IV. NA VINHA DO SENHOR - CARTA À COMPANHIA DE JESUS

S. FRANCISCO XAVIER À COMPANHIA DE JESUS, EM ROMA

Cochim, 12 de janeiro de 1544.

Que a graça e o amor de Nosso Senhor Jesus Cristo sejam sempre conosco. Amen.

Faz já três anos que deixei Lisboa e é esta a terceira vez que escrevo. Não tenho recebido mais que uma só carta vossa, datada de 13 de Fevereiro de 1542, e tendo o navio que a trazia sido obrigado a demorar-se muito tempo em Moçambique, só me chegou à mão em Novembro último. Deus sabe que prazer e consolação ela me fez experimentar...

Acho-me, com Francisco Mancias, na cristandade de Comorim, que, já de antes numerosa, cresce cada dia mais.

Logo que cheguei, o meu primeiro cuidado foi o de assegurar-me do grau de instrução destes povos, e a cada uma das minhas perguntas sobre os mais importantes dogmas da religião, respondiam-me invariàvelmente que eram cristãos, mas que ignorando a língua portuguesa, nada tinham podido aprender dos mistérios e preceitos do Cristianismo.

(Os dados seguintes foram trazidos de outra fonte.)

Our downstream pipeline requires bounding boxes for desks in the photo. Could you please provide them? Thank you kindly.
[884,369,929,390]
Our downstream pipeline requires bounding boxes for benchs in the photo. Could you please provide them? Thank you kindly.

Convoquei alguns de entre eles que me pareceram os mais inteligentes, e que tinham algum conhecimento, uns do espanhol e outros do português; reunimo-nos por muitos dias seguidos, e conseguimos, depois de grandes dificuldades, traduzir em pouco tempo, um catecismo em língua malaia. Logo que o tive pronto, comecei a percorrer todos os bairros com uma campainha na mão. Reúno assim em torno de mim, duas vezes por dia, os homens e as crianças, e lhes explico o catecismo; um mês tem sido bastante para as crianças o aprenderem perfeitamente. Quando elas o sabem tem de cor, recomendo-lhes que o repitam a seus maiores, aos seus criados e aos seus vizinhos.

Nos domingos, todos se reúnem na igreja voluntariamente: homens, mulheres e crianças todos têm igual desejo de se instruírem.

Ali, começo, em nome da Santíssima Trindade, a recitar, em língua malaia, em voz alta e pausadamente, o Pai Nosso, a Ave-Maria e o Credo, que todos repetem depois de mim, com um prazer e um interesse -bem evidentes. Em seguida repito o Credo, detendo-me em cada artigo, e perguntando a cada um dos assistentes, pessoalmente, se ele crê, do fundo do coração, o que acaba de pronunciar. Todos, cruzando as mãos sobre o peito respondem afirmativamente.

Faço-lhes recitar o Credo mais vezes do que as outras orações, repetindo-lhes que não são cristãos senão aqueles que crêem no que ele encerra.

Depois do Credo, passo aos Mandamentos explicando-lhes que há no Cristianismo dez leis que todo o cristão é obrigado a observar rigorosamente, e que por aquele preço somente terá parte na felicidade eterna, enquanto que aquele que despreza uma única daquelas leis, será eternamente condenado, se não fizer penitencia.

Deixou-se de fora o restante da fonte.